-- Complete the following --
**1.** List every reason the flashcards below give for why a business sets operational targets.
**2.** In the flashcards below, which aspects of the business are operational objectives concerned with?
**3.** Reproduce everything in the flashcards from "Unit 4 Flashcards" down to "process are achieved.".

-- Text --
..........

Unit 4 Flashcards
Why does a business set operational targets?
- to act as a focus for decision making and effort
- to provide a benchmark against which success or failure can be measured
- to improve co-ordination, by giving teams and departments a common purpose
- to improve efficiency, by examining the reasons for success and failure in different areas
Operational objectives:
- concerned with those aspects of the business which are directly linked to the fulfilment of customer orders.
- takes inputs
- process them to form an output
- distributes outputs to customers
- related to how efficiently aspects of this process are achieved.

..........

-- Data listing --

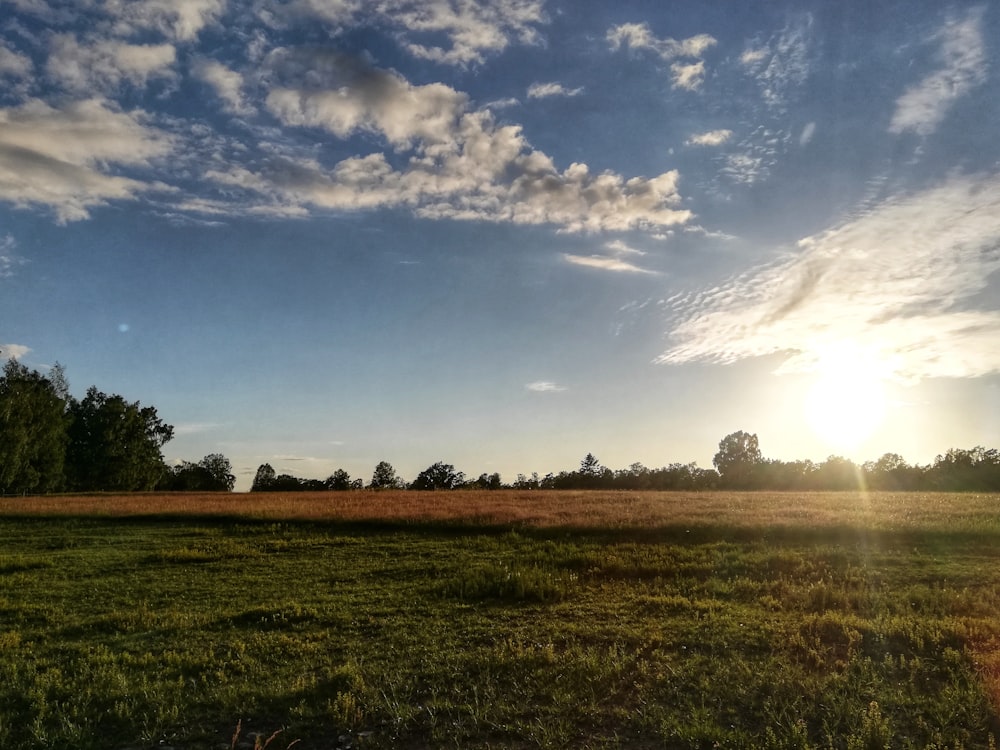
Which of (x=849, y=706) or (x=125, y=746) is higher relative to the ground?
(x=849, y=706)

..........

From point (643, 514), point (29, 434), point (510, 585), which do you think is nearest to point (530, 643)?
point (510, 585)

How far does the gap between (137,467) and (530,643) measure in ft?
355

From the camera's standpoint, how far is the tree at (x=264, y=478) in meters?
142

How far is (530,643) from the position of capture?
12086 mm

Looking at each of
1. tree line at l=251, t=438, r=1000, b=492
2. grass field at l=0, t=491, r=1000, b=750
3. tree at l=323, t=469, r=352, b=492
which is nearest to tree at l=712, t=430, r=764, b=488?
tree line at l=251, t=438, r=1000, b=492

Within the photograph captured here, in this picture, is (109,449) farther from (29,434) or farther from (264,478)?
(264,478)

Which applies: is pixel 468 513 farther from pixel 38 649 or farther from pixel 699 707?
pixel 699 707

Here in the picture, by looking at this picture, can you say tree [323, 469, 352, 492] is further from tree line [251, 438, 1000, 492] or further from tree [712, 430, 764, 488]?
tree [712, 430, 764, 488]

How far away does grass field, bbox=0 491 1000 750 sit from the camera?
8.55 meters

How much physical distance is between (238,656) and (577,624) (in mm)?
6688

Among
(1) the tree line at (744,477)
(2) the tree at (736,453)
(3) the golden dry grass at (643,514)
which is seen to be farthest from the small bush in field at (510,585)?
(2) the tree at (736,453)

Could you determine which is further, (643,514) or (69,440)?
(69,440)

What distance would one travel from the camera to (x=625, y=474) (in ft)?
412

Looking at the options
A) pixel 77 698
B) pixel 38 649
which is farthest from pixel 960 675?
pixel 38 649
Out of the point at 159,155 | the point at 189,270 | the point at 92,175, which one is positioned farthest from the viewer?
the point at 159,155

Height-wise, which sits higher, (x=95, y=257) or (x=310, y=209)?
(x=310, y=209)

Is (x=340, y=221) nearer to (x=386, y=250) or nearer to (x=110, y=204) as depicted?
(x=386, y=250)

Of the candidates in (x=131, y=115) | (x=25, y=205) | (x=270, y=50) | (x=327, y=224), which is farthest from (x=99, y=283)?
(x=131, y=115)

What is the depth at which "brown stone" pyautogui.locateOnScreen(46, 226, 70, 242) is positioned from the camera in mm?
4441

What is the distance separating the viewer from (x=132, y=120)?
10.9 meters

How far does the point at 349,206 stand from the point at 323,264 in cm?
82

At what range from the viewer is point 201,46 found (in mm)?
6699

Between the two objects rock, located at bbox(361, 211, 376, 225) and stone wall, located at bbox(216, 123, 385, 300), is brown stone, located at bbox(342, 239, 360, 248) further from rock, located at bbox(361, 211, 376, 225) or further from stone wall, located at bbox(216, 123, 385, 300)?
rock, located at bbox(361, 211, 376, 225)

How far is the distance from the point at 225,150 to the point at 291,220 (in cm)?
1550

..........

-- Solved problems --
**1.**
- to act as a focus for decision making and effort
- to provide a benchmark against which success or failure can be measured
- to improve co-ordination, by giving teams and departments a common purpose
- to improve efficiency, by examining the reasons for success and failure in different areas

**2.** Those aspects directly linked to the fulfilment of customer orders.

**3.**
Unit 4 Flashcards
Why does a business set operational targets?
- to act as a focus for decision making and effort
- to provide a benchmark against which success or failure can be measured
- to improve co-ordination, by giving teams and departments a common purpose
- to improve efficiency, by examining the reasons for success and failure in different areas
Operational objectives:
- concerned with those aspects of the business which are directly linked to the fulfilment of customer orders.
- takes inputs
- process them to form an output
- distributes outputs to customers
- related to how efficiently aspects of this process are achieved.